# Try it
List every organization named in the text on vorinostat and recurrent glioblastoma.

# Text passage
North Central Cancer Treatment Group (NCCTG) researchers, based at Mayo Clinic in Rochester, Minn., report that a novel application of the drug vorinostat shows activity in patients with recurrent glioblastoma multiforme.
These findings were presented at the American Society of Clinical Oncology (http://www.asco.org/portal/site/ASCO) Annual Meeting by Eva Galanis, M.D. (http://mayoresearch.mayo.edu/mayo/research/staff/galanise.cfm), a Mayo Clinic oncologist and lead investigator of the study.
Glioblastoma multiforme is a lethal primary brain tumor. The average survival of glioblastoma patients is 12-16 months. These tumors spread quickly to other parts of the brain, and because of this are difficult to treat and often recur. When the tumor recurs, treatment options are limited, and patients survive for an average of three to four months.

# Information provided
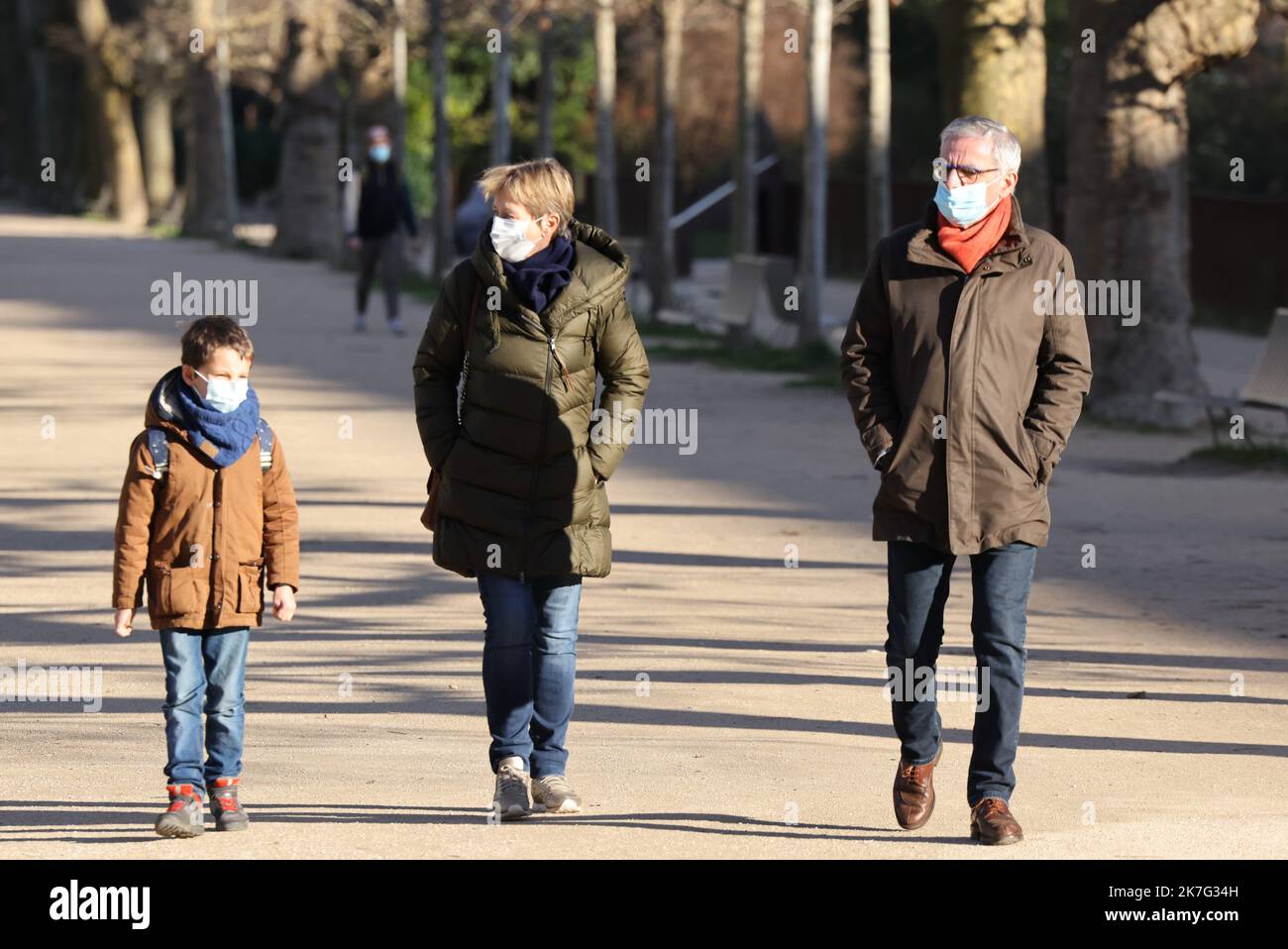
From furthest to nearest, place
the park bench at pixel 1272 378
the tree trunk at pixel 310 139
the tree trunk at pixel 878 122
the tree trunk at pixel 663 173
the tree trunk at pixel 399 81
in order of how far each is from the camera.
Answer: the tree trunk at pixel 310 139, the tree trunk at pixel 399 81, the tree trunk at pixel 663 173, the tree trunk at pixel 878 122, the park bench at pixel 1272 378

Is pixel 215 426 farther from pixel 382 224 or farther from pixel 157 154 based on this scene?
pixel 157 154

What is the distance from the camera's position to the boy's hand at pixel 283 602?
20.2 ft

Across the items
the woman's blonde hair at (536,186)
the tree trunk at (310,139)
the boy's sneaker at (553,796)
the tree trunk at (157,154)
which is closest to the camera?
the woman's blonde hair at (536,186)

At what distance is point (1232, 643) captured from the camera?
908cm

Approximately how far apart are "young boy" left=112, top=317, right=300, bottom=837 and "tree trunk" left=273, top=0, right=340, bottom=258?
1441 inches

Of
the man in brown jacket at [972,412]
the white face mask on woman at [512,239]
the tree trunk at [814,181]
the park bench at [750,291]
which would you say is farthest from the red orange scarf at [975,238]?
the park bench at [750,291]

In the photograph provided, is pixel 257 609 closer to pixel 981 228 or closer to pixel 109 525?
pixel 981 228

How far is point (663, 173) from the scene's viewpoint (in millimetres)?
26391

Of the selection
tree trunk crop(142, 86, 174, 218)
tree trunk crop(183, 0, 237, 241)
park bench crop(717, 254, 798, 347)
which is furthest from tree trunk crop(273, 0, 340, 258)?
tree trunk crop(142, 86, 174, 218)

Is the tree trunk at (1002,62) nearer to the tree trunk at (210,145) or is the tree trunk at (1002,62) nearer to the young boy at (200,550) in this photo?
the young boy at (200,550)

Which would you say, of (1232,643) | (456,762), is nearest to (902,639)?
(456,762)

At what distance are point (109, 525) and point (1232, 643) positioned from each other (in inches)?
228

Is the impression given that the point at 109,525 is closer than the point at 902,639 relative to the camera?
No
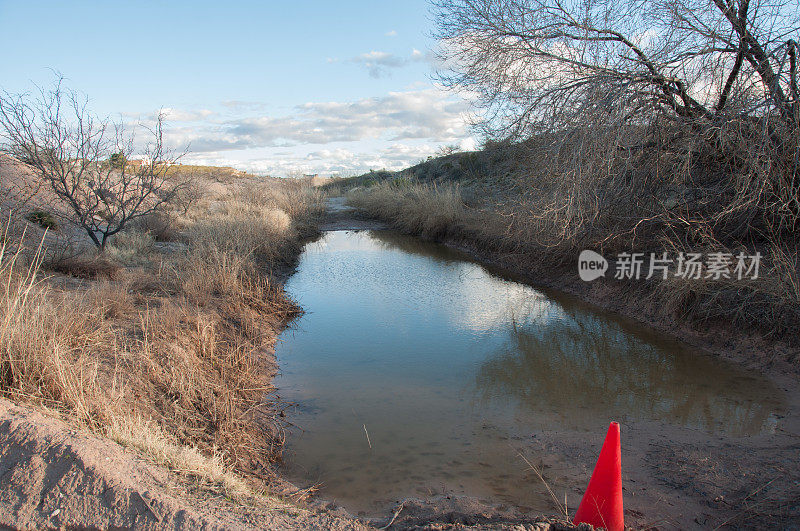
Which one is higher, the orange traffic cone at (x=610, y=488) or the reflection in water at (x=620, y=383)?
the orange traffic cone at (x=610, y=488)

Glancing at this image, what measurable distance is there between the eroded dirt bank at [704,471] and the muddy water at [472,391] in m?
0.15

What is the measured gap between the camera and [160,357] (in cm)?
509

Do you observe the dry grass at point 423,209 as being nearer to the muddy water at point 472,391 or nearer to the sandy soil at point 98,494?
the muddy water at point 472,391

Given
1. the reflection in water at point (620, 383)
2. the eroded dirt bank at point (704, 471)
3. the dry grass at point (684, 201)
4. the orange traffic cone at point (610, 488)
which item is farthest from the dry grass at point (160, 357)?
the dry grass at point (684, 201)

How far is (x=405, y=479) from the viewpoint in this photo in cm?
415

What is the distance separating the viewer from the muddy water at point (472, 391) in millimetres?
4285

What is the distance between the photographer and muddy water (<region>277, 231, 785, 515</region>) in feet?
14.1

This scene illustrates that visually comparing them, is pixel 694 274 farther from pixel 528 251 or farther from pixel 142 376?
pixel 142 376

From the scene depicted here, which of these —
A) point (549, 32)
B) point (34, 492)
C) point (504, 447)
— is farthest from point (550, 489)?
point (549, 32)

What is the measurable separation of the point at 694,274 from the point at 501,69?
Result: 4981mm

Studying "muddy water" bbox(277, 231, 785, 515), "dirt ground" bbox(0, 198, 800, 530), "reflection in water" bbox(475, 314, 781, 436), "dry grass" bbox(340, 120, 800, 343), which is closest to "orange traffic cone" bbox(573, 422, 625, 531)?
"dirt ground" bbox(0, 198, 800, 530)

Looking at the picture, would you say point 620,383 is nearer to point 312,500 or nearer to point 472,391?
point 472,391

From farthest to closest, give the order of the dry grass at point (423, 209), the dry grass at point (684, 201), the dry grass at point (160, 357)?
the dry grass at point (423, 209)
the dry grass at point (684, 201)
the dry grass at point (160, 357)

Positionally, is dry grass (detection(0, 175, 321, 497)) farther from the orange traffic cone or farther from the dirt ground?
the orange traffic cone
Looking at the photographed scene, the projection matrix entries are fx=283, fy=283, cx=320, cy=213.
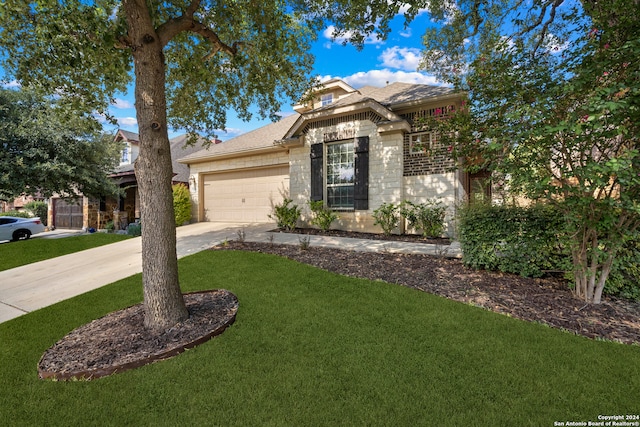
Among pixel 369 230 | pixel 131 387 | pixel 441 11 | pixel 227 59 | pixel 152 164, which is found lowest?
pixel 131 387

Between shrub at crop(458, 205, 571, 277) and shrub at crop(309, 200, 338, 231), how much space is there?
4.86m

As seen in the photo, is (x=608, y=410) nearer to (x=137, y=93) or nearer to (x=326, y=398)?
(x=326, y=398)

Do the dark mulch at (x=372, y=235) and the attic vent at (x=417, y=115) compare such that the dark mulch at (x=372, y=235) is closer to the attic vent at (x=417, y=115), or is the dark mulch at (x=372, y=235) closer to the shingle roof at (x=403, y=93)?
the attic vent at (x=417, y=115)

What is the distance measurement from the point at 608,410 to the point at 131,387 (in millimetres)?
3574

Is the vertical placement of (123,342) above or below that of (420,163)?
below

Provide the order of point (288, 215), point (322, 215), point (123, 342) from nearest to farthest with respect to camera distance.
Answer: point (123, 342) → point (322, 215) → point (288, 215)

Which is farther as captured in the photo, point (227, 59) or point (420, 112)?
point (420, 112)

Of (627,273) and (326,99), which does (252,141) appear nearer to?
(326,99)

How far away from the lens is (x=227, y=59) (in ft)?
22.0

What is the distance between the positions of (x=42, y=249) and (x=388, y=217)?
35.4 feet

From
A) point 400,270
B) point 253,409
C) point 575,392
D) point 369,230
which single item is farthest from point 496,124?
point 369,230

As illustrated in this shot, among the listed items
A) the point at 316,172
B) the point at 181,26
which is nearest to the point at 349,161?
the point at 316,172

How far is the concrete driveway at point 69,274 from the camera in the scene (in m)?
4.64

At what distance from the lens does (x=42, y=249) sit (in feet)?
28.9
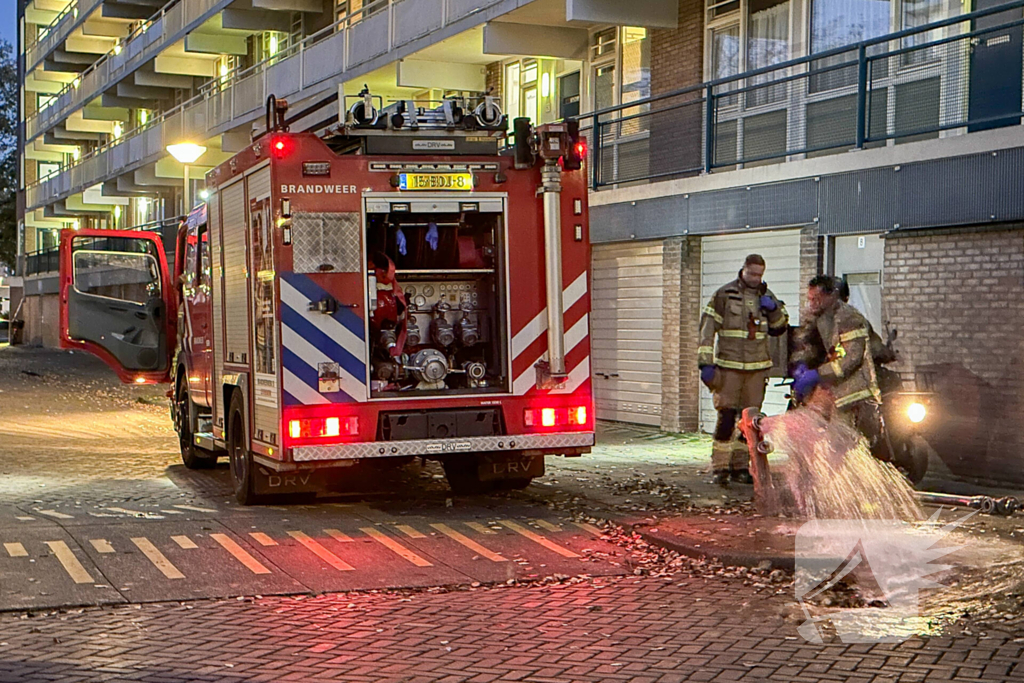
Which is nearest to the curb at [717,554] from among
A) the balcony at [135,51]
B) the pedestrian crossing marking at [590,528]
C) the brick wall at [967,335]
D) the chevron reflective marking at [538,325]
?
the pedestrian crossing marking at [590,528]

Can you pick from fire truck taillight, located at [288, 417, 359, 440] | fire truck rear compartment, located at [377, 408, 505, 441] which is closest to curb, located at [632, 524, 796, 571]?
fire truck rear compartment, located at [377, 408, 505, 441]

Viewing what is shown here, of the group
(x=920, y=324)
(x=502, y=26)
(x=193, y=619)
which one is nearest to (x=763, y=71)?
(x=920, y=324)

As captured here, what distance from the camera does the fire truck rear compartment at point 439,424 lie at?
1052 cm

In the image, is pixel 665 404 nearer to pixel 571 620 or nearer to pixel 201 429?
pixel 201 429

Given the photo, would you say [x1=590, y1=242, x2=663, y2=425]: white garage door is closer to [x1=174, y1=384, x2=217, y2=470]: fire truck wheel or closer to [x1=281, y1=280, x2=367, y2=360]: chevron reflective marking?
[x1=174, y1=384, x2=217, y2=470]: fire truck wheel

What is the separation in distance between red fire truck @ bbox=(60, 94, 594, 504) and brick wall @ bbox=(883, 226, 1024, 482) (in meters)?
3.47

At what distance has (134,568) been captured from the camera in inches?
334

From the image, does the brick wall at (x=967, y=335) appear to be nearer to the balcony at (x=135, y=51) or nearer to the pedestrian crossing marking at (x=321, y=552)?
the pedestrian crossing marking at (x=321, y=552)

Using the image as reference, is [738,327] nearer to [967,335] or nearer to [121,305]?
[967,335]

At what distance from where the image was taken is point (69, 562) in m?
8.66

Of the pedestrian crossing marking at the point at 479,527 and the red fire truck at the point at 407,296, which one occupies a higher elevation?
the red fire truck at the point at 407,296

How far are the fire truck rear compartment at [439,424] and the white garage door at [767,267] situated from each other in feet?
15.5

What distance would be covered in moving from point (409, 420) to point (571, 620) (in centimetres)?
365

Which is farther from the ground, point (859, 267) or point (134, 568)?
point (859, 267)
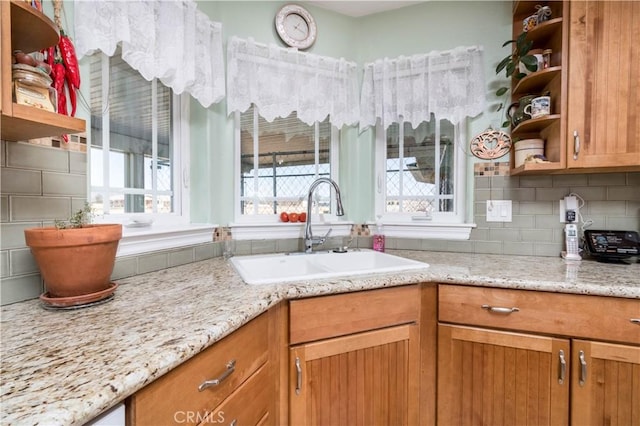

# Answer to this exercise
North Central Cancer Treatment Group (NCCTG)
Mayo Clinic
American Society of Clinical Oncology (ASCO)